## BEGIN DATASET EXTRACT

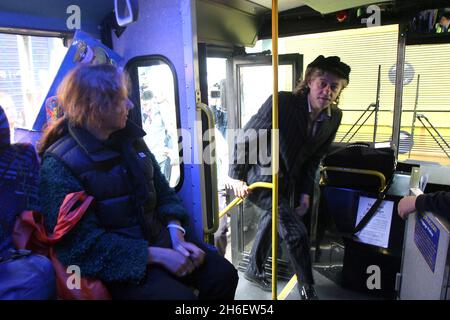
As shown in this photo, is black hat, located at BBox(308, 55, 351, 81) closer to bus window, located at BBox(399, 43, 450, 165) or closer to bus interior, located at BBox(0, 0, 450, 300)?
bus interior, located at BBox(0, 0, 450, 300)

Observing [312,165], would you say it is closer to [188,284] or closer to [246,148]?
[246,148]

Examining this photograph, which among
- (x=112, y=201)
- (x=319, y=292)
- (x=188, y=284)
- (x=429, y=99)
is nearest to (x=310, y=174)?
(x=319, y=292)

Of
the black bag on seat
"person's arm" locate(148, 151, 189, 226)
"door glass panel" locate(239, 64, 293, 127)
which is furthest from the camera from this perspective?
"door glass panel" locate(239, 64, 293, 127)

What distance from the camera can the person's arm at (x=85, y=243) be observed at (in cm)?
161

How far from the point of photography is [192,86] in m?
2.04

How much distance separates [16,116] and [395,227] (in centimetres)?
Result: 309

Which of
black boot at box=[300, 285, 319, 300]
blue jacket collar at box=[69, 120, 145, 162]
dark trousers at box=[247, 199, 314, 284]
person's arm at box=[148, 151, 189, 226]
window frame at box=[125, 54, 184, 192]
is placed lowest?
black boot at box=[300, 285, 319, 300]

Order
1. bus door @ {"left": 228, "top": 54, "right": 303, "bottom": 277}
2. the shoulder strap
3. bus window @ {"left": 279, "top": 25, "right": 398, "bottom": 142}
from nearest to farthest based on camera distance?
the shoulder strap, bus door @ {"left": 228, "top": 54, "right": 303, "bottom": 277}, bus window @ {"left": 279, "top": 25, "right": 398, "bottom": 142}

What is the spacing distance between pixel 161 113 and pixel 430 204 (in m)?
1.79

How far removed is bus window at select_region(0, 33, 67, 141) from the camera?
1945 millimetres

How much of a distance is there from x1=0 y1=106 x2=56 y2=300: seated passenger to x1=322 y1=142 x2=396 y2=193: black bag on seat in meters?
2.71

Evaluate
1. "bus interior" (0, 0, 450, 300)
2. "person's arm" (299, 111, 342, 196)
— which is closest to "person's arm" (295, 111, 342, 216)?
"person's arm" (299, 111, 342, 196)

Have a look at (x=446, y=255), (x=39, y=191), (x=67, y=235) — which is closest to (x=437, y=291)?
(x=446, y=255)

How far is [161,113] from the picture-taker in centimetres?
248
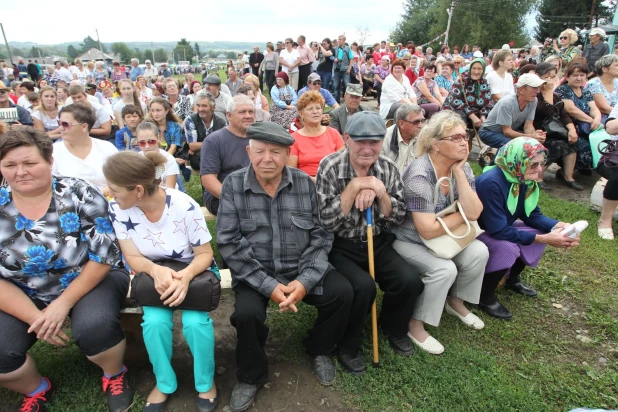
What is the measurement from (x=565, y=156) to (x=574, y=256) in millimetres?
2491

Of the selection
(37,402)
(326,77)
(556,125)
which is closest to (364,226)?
(37,402)

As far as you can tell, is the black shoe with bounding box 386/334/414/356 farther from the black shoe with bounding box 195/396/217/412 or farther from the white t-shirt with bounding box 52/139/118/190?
the white t-shirt with bounding box 52/139/118/190

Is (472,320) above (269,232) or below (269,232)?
below

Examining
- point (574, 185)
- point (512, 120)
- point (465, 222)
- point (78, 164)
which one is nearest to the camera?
point (465, 222)

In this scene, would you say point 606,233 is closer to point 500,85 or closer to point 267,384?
point 500,85

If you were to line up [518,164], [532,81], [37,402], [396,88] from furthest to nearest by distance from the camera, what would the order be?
[396,88] → [532,81] → [518,164] → [37,402]

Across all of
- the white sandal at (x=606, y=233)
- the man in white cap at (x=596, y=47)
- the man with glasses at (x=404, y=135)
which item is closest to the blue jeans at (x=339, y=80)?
the man in white cap at (x=596, y=47)

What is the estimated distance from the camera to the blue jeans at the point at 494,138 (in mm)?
5446

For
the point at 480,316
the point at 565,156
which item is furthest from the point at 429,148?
the point at 565,156

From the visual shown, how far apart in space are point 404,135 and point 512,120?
248 cm

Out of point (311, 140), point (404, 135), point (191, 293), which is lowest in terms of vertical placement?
point (191, 293)

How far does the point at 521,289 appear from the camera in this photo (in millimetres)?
3580

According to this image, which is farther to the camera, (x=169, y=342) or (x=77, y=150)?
(x=77, y=150)

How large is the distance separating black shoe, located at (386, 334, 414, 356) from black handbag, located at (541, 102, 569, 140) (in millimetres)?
4546
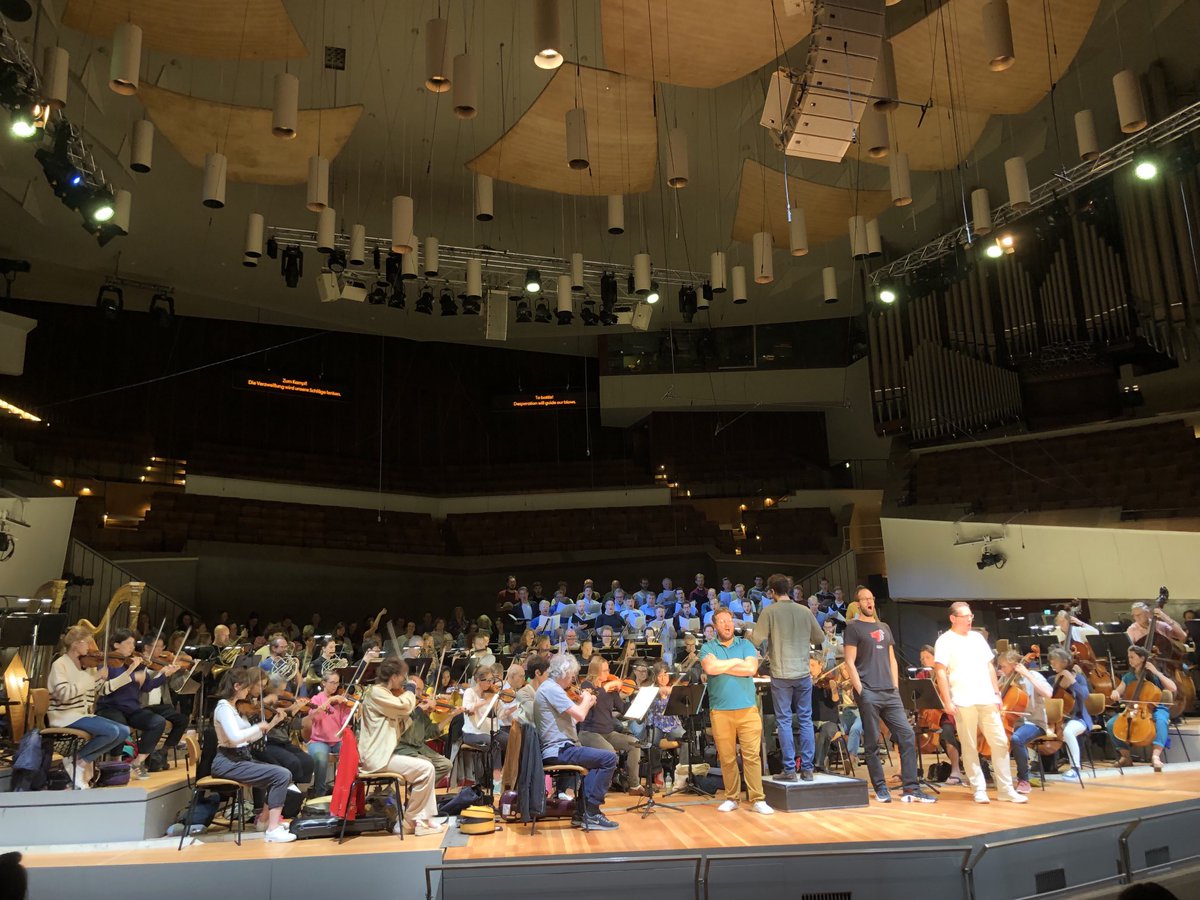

## END DATASET EXTRACT

Reproduce the items word for word, from the line containing "In this scene, would" through the end of the items, inclusive. Leave the pictures out of your answer.

In this scene, would you say point 606,233 is closer to point 500,85 or closer to point 267,384?
point 500,85

If you were to line up [518,164], [532,81], [37,402], [396,88] from furthest to nearest by distance from the camera, what would the order be?
[396,88] → [532,81] → [518,164] → [37,402]

Across all of
- the white sandal at (x=606, y=233)
- the man in white cap at (x=596, y=47)
- the man with glasses at (x=404, y=135)
which item is closest to the blue jeans at (x=339, y=80)?
the man in white cap at (x=596, y=47)

What is the estimated distance from the camera to the blue jeans at the point at 494,138 (in mm)?
5446

For
the point at 480,316
the point at 565,156
which item is furthest from the point at 429,148?
the point at 565,156

From the visual shown, how far apart in space are point 404,135 and point 512,120?
248 cm

Out of point (311, 140), point (404, 135), point (191, 293), which is lowest in terms of vertical placement?
point (191, 293)

How far does the point at 521,289 appear from the camera in this photo (in millimetres)?
3580

According to this image, which is farther to the camera, (x=169, y=342) or (x=77, y=150)?
(x=77, y=150)

How large is the distance separating black shoe, located at (386, 334, 414, 356) from black handbag, located at (541, 102, 569, 140) (in millimetres)?
4546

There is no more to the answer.